La lasure se déconseille fortement sur les surfaces horizontales extérieures, type terrasses, où l’eau stagne et finit par décoller le film. Sur ce type de support, on bascule vers un saturateur, produit non filmogène à base d’huiles. Côté entretien, comptez trois à six ans entre deux applications sur surfaces verticales, à condition d’appliquer deux à trois couches lors de la pose initiale.
Comment trancher selon votre projet ?
Le bon réflexe consiste à partir de l’usage avant de regarder les produits. Pour vous orienter rapidement, voici les correspondances les plus courantes entre support et finition adaptée :
- Parquet ou escalier intérieur fortement sollicité : vitrificateur (vernis renforcé) ou huile dure
- Meuble en bois d’intérieur, table, étagère : vernis classique ou huile, selon l’aspect souhaité
- Plan de travail de cuisine en bois massif : huile dure, plus facile à retoucher au quotidien
- Bardage, volets, palissades : lasure teintée microporeuse
- Terrasse extérieure : saturateur à base d’huile (et non lasure ni vernis)

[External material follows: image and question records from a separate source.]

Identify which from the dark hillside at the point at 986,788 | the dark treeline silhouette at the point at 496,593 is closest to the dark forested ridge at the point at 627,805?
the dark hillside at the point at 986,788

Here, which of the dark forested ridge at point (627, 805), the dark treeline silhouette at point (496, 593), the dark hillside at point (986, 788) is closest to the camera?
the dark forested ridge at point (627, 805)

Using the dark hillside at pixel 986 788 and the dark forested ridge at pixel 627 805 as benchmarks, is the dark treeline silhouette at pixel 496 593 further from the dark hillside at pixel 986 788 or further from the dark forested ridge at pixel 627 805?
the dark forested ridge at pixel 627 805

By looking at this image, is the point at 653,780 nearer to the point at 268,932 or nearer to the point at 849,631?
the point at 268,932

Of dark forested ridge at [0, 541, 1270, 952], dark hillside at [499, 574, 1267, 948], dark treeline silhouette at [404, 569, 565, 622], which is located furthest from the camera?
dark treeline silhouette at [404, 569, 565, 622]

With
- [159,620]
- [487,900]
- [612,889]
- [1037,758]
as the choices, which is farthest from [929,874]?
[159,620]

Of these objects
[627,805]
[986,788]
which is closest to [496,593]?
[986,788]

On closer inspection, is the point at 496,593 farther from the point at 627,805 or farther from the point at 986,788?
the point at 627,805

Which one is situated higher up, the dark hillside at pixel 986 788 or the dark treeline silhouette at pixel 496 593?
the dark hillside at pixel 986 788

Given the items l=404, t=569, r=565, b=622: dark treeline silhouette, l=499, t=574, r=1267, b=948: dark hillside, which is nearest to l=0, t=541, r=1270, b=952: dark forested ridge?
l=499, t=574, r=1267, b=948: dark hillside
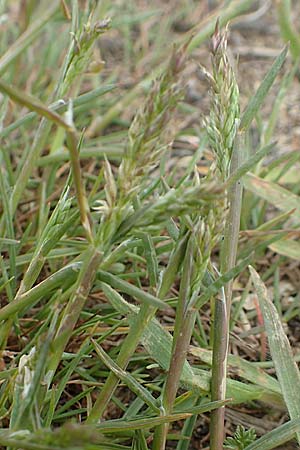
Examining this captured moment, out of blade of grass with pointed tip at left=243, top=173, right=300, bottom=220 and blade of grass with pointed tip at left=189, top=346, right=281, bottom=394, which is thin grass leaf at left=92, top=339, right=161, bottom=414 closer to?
blade of grass with pointed tip at left=189, top=346, right=281, bottom=394

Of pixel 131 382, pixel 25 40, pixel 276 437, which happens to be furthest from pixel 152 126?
pixel 25 40

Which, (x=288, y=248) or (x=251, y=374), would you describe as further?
(x=288, y=248)

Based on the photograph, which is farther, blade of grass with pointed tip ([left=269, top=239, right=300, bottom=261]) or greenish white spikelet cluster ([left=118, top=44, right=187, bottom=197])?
blade of grass with pointed tip ([left=269, top=239, right=300, bottom=261])

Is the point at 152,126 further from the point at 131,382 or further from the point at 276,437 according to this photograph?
the point at 276,437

- Bois exotiques type teck ou olivier : huile, car ces essences grasses font décoller les vernis
Un dernier point souvent négligé : la compatibilité entre produits. Si vous appliquez un vernis sur un bois déjà huilé ou lasuré sans remise à nu préalable, le résultat sera désastreux. Comptez sur un ponçage complet en cas de changement de finition, ou tenez-vous à la même famille de produits lors des entretiens.